Metrics: QVC tracks frequency of visits, a metric that's a retailing staple, but also time on site. "Time on site is a non-traditional retailing metric. We look more like a media company that way," Miller said. "Do we grow that and try to get more time on the platform? It depends. Too much time means something wrong is with the experience (because no one bought anything)." As a result, QVC is looking to increase the frequency of visits across the platform while holding time on site steady. Multiple platform presence should boost frequency.

Amazon competition: "Any retailer has to see Amazon as competition at some level," Miller said. "What's different with us is that the Amazon customer goes there with an intent in mind. Our customers come to us to discover something new and be in a community of shopping."

Mobile: QVC is "laser focused" on the mobile experience and has invested for the last decade. Now the stars are aligning for mobile video QVC is in a good position, Miller said. "Video on mobile is a consumable medium now. Mobile wasn't ready before. It's a thing now," Miller said. To deliver this video, QVC has primarily spent its time on apps because the experience is better. The mobile web doesn't deliver the integrated shopping and video experience yet.

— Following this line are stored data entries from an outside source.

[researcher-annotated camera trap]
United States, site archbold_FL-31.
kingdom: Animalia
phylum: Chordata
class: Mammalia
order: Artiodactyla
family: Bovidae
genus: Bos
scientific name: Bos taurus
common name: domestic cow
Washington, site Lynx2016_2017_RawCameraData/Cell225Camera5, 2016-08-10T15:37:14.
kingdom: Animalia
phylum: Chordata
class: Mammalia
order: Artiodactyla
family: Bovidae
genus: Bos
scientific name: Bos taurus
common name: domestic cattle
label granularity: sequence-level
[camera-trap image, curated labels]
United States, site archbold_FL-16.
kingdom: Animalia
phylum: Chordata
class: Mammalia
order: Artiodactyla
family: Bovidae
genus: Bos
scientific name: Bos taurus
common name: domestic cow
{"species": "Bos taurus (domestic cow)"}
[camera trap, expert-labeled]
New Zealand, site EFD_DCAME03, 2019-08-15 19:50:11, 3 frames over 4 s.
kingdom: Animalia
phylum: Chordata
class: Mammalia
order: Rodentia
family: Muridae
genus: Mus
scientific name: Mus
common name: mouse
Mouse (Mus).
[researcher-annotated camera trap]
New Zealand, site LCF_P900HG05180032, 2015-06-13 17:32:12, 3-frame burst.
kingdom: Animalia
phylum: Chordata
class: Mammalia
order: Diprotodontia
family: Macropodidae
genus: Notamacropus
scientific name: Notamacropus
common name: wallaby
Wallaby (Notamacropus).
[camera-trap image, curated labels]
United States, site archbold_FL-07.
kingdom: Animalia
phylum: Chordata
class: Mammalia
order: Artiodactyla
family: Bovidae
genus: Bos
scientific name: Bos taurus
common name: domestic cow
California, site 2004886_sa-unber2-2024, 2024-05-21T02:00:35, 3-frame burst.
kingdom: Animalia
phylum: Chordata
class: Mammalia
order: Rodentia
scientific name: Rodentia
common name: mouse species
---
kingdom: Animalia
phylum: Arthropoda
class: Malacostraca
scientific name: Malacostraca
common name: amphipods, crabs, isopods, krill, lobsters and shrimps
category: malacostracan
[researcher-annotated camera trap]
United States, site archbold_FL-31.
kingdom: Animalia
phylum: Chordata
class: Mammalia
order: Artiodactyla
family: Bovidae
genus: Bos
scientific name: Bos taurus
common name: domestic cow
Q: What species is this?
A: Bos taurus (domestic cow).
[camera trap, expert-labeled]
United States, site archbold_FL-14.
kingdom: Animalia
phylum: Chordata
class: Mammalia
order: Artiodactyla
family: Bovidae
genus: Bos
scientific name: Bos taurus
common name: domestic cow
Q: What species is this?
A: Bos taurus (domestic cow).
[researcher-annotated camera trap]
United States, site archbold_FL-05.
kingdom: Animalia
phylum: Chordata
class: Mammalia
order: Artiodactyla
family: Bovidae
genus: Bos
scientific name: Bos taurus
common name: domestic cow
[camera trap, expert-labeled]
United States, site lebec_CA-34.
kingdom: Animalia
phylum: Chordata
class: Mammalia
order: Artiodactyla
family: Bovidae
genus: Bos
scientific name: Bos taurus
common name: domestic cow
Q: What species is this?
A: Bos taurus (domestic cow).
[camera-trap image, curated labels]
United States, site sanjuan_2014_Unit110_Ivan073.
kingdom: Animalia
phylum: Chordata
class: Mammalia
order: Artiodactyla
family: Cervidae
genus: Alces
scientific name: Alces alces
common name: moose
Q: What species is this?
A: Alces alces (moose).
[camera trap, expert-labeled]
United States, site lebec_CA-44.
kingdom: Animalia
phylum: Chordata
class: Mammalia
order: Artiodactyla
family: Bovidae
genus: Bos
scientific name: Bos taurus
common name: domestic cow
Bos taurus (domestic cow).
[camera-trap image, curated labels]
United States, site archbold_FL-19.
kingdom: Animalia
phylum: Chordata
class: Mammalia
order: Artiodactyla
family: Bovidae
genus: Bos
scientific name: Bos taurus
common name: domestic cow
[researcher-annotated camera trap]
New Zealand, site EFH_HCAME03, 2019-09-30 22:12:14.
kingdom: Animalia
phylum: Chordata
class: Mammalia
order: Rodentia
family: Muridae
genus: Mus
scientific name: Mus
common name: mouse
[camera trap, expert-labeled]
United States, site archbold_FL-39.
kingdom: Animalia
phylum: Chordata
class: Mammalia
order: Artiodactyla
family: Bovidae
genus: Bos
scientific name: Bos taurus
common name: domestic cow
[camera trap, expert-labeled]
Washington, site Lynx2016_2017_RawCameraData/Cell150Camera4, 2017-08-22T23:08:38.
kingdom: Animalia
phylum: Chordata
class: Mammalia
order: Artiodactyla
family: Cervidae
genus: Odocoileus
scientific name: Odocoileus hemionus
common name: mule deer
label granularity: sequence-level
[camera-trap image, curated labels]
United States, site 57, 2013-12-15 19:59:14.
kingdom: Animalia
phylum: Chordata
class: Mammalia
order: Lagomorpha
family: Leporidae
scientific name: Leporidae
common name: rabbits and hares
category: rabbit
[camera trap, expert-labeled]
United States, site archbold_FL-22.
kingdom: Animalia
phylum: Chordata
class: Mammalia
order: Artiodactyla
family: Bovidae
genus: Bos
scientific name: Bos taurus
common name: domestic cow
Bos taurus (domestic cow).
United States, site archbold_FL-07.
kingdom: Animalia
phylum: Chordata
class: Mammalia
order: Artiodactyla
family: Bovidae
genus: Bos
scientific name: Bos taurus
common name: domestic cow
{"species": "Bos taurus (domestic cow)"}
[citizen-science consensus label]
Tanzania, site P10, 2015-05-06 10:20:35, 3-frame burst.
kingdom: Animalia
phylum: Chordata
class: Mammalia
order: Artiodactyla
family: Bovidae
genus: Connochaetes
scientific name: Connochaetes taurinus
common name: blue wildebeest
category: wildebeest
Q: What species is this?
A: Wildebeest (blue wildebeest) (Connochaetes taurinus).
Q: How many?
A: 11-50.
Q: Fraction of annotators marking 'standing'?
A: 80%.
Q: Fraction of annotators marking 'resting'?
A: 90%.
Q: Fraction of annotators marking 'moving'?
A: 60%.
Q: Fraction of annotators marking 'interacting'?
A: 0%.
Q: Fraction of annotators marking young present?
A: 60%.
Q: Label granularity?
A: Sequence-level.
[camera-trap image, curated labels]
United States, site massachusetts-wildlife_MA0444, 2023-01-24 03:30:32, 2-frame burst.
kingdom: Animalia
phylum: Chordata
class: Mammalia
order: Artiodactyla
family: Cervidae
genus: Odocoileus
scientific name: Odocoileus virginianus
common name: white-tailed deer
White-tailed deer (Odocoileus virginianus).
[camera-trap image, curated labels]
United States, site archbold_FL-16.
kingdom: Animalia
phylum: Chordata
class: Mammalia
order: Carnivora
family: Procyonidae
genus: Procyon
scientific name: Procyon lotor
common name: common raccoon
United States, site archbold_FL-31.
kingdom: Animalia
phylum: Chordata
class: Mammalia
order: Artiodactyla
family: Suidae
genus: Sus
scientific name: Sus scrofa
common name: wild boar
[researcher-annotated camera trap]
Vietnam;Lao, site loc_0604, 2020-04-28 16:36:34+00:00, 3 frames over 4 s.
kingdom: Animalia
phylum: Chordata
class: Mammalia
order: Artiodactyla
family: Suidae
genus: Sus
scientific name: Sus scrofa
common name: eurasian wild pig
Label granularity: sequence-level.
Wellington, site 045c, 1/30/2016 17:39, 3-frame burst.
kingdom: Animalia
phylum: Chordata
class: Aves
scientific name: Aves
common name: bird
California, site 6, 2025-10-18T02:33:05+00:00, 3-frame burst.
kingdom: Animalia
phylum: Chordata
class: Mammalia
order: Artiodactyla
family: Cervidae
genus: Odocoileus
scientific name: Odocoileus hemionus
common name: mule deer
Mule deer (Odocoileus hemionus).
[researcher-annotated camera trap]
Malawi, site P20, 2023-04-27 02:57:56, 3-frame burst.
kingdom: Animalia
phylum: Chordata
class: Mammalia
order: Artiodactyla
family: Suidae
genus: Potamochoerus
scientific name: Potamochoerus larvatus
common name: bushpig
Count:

The fragmented media experience: QVC has to be multichannel in both the commerce and content fronts. "In our early years we were operating on platforms we owned and operated like TV and the web sites," Miller said. "Now we have to continue that and also operate on Facebook Live, Apple and Google Android. Those platforms could make the retailing business challenging by taking a cut of sales. What makes me feel ok is that those platforms are in line with our customer base."

Over-the-top entities also play into the fragmentation, but QVC owns its content so the model is easier, Miller explained. QVC doesn't have a bunch of distribution agreements to ink. "We can quickly spin up versions for Apple TV, Roku, and others," he said. "We can't assume what any one customer is using, but have to personalize the experience to the appropriate device." Facebook Live is also a platform that looks promising. Miller said QVC has seen success with its beauty programming on Facebook with younger audiences.

"We have to constantly challenge the teams to find new ways to get to the customer and meet her in different places," Miller said.

Development: QVC handles all of its development in house with a global team in multiple markets. On the talent front, QVC is looking for people who know user experience and how to connect to a customer. "We're not necessarily looking for people from the retail model," said Miller. "Because we're not attempting to create a truly differentiated search or cart. We want to build the discovery phase of the funnel." As a result, QVC is just as likely to hire a financial services person as a retail-based one.

One tech wish: Miller said one tech problem he'd like to see solved by vendors is to create tools to allow designers to design directly on a phone. "The mobile phone is not great for designing or coding," Miller said. In other words, it's one thing to emulate a mobile device in Adobe Photoshop and another to live the focus the small screen requires.